Blog the Twenty-ninth: On How to Broil and Eat your Fish Whole


The problem may not be the Gentiles after all.  The problem may well be modernity itself.  Commodious living has infantilized us. We eat like babies, whose food is cut up for them.

This thought dawned upon me while serving whole fish to a couple of Turkish brothers.  I’m talking native born Turks, mind you, from the seashore, no less, the one a naturalized immigrant, and the other a visitor to my table from the Black Sea.  They assured me that fish is cooked and served whole in their town, as in South Italy and South Brooklyn, but when I broiled us each a perch and presented each whole on a dinner plate, they required instruction on how best to eat it.  They were unintimidated by the fish and unembarrassed by their ignorance—which is perhaps more than I could hope for from Gentiles—but their ignorance was all the more appalling for coming from a people presumed to know food.   

It was the same shock I felt when I learned that my new computer doesn’t come with instructions in words, either on paper or on screen, just little moving-frame pictorial instructions, like stain glass windows set in motion.  Has illiteracy benighted the West overnight anew?  Similarly, I feel that if Turks no longer know how to fillet their own fish at table, Judgment  must have come and gone, and I missed it.  I feel as if I can remember a verse form a minor prophet, “When the Turk of the sea must be fed his fish, that he not choke on a bone like a babe, then the end is come.”  Apocryphal prophecies never make sense, you know, until they come true.
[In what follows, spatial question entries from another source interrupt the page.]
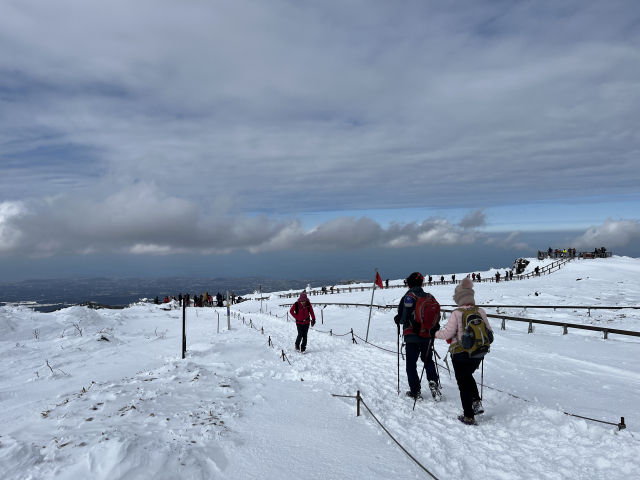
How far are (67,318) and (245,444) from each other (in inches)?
721

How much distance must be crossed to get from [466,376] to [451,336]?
0.65m

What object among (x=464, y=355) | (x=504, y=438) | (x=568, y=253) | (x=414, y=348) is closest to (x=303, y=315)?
(x=414, y=348)

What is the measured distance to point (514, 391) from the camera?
271 inches

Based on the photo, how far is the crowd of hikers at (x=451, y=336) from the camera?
514 centimetres

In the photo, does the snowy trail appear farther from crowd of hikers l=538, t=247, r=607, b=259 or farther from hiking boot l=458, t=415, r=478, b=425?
crowd of hikers l=538, t=247, r=607, b=259

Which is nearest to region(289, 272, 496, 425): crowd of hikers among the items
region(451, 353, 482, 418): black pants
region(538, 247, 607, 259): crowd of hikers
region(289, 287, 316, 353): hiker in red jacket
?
region(451, 353, 482, 418): black pants

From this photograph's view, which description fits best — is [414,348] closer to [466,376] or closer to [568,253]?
[466,376]

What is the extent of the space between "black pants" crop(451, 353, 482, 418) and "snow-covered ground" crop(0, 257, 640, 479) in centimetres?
33

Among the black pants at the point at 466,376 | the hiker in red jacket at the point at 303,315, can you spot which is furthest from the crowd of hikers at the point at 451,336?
the hiker in red jacket at the point at 303,315

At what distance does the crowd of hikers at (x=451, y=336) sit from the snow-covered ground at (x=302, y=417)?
1.16 ft

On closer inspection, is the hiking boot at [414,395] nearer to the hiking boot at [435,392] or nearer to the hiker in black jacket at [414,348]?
the hiker in black jacket at [414,348]

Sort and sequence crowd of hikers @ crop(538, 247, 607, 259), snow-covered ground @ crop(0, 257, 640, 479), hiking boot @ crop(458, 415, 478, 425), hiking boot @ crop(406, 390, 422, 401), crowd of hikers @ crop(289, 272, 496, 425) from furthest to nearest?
crowd of hikers @ crop(538, 247, 607, 259) < hiking boot @ crop(406, 390, 422, 401) < hiking boot @ crop(458, 415, 478, 425) < crowd of hikers @ crop(289, 272, 496, 425) < snow-covered ground @ crop(0, 257, 640, 479)

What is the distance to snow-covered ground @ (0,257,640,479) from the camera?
159 inches

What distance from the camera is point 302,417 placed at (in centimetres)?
571
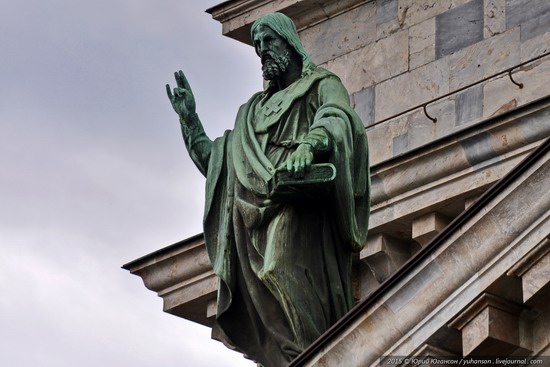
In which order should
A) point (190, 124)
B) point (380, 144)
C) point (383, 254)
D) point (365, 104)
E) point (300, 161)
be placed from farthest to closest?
point (365, 104)
point (380, 144)
point (383, 254)
point (190, 124)
point (300, 161)

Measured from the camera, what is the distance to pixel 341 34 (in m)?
22.6

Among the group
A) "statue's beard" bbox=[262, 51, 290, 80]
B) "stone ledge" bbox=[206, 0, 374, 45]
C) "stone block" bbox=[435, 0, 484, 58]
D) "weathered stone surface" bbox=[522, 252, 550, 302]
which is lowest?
"weathered stone surface" bbox=[522, 252, 550, 302]

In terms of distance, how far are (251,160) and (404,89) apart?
437cm

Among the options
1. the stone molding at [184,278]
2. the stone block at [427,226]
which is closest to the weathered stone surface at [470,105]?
the stone block at [427,226]

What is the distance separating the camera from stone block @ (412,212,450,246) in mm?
20516

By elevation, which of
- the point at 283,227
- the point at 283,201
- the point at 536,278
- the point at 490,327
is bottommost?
the point at 490,327

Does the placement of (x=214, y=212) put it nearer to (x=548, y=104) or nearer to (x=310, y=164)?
(x=310, y=164)

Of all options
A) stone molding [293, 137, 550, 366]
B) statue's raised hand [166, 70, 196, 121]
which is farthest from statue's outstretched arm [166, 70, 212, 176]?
stone molding [293, 137, 550, 366]

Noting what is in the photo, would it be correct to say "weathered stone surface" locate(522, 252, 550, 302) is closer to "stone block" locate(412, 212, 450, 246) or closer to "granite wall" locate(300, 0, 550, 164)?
"stone block" locate(412, 212, 450, 246)

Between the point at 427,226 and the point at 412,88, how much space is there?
1.57 metres

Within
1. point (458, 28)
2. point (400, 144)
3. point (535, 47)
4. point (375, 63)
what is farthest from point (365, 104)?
point (535, 47)

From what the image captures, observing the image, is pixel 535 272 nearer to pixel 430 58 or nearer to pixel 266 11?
pixel 430 58

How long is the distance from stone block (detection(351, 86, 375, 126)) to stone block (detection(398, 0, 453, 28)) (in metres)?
0.51

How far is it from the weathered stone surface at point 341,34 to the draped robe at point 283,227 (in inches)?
175
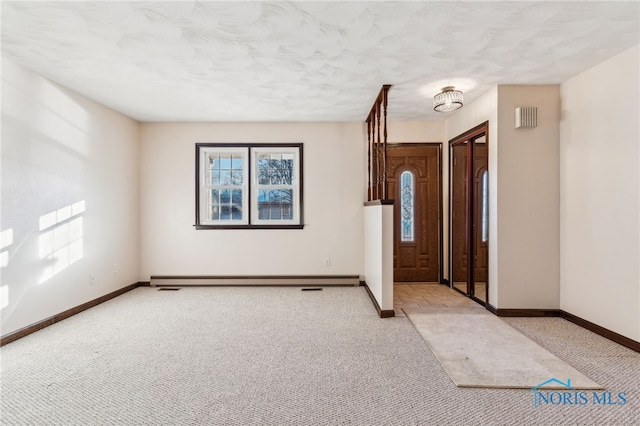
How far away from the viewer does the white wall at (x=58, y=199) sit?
2.88 m

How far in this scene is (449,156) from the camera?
4.87 metres

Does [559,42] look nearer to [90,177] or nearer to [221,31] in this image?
[221,31]

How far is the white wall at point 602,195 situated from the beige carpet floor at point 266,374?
1.19 feet

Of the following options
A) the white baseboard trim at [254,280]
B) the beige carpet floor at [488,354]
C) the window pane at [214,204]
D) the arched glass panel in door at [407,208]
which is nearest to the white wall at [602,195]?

It’s one thing for a New World Gentile not to know how to eat a fish, but a Turk, worse yet, a Greek, the ur-Westener?  Yes, I have a Greek friend too, a Greek national, mind you, abiding among us as a resident alien, and he too grew up among a people who cook and eat their fish whole, as is right and just, he avers, but he too did not know how to fillet his own at table for himself.  As you know, my use of the word Gentile has a meaning as flexible as it is broad.  I might well use it to refer to anyone outside my family; but most often I use the word as an ancient Roman would have, to refer to the peoples north of the Alps, the peoples of the milk‑pail.  But the peoples of the olive and the fig, across the sea, can’t be called Gentiles!  They are kindred, even if at one or two removes, like cousins, if not from as near as Queens or the Bronx, then Long Island.